The WHO’s PHEIC declaration triggers several immediate consequences: it activates the International Health Regulations framework, requiring all 196 signatory nations to step up surveillance and share real-time data; it unlocks emergency financing from the WHO Contingency Fund for Emergencies; and it sends a formal signal to governments and donors that resources are urgently needed. The US Centers for Disease Control and Prevention has deployed an Emergency Response Team of 22 epidemiologists and public health specialists to Bunia, Ituri’s provincial capital. The CDC has also issued a Level 2 Travel Alert — “Practice Enhanced Precautions” — for DRC and Uganda.
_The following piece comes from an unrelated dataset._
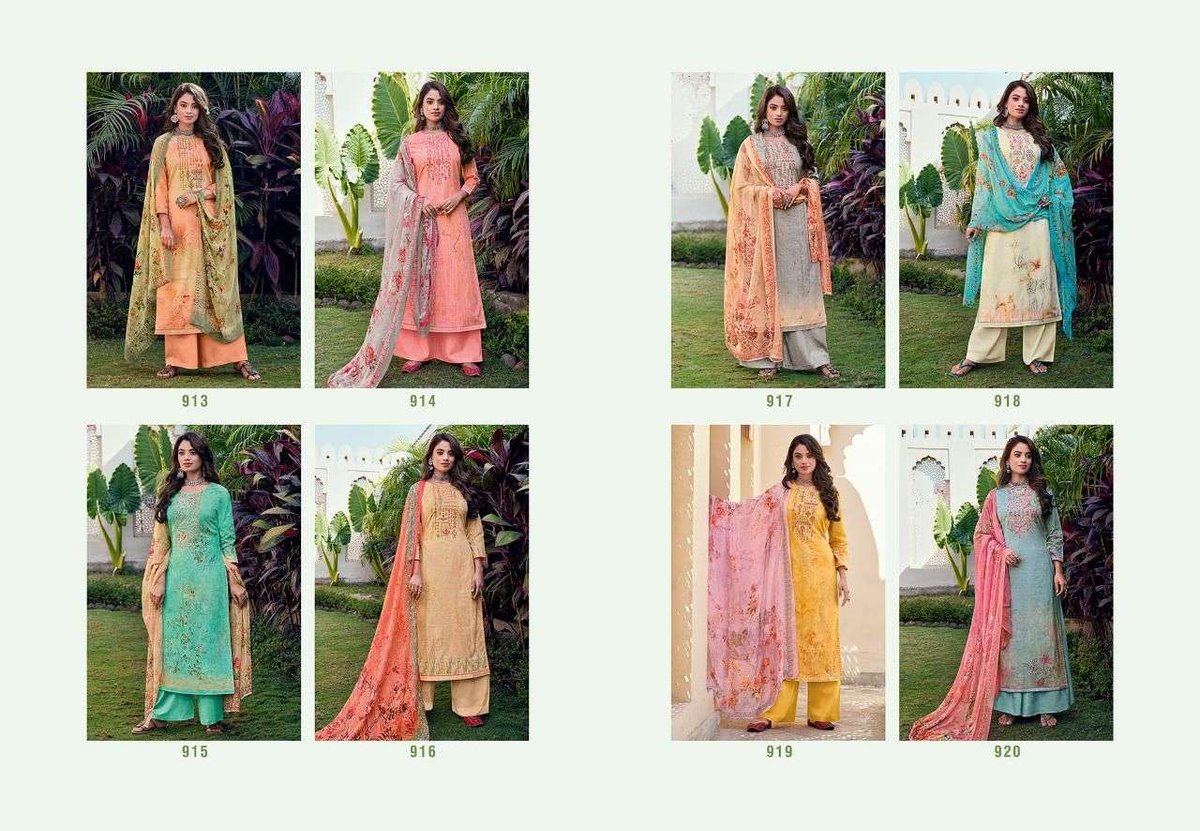 Glossy Simar Saaz 913-920 Series 9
The containment challenge is severe. Armed militia groups operating in Ituri Province have attacked health workers during previous outbreak responses, including during the 2018–2020 Zaire Ebola outbreak that killed 2,287 people in the same region. WHO has already reported two incidents in which response teams were prevented from accessing affected communities by armed actors. Without the ability to safely conduct contact tracing and ring vaccination — the core tools of Ebola containment — the outbreak risk profile rises sharply. Scientists at Imperial College London estimate that without effective containment, the outbreak could infect between 2,000 and 8,000 people over the next 90 days.

What This Means For You
For Americans, the immediate risk is very low. Ebola does not spread through the air; transmission requires direct contact with the bodily fluids of a symptomatic patient. The CDC’s travel alert does not recommend avoiding DRC or Uganda — only enhanced precautions for those who must travel there. The bigger concern is systemic: a PHEIC on top of an already-strained global health architecture — still recovering from COVID-19, monkeypox, and Sudan ebolavirus outbreaks — tests the world’s capacity to respond simultaneously to multiple emergencies. The US contributes roughly 18% of WHO’s core budget; American engagement and resourcing will be pivotal to whether this outbreak is contained in weeks or allowed to become a months-long catastrophe. If you have travelled to DRC or Uganda recently and develop fever, muscle aches, or unexplained bleeding, seek medical care immediately and inform healthcare providers of your travel history.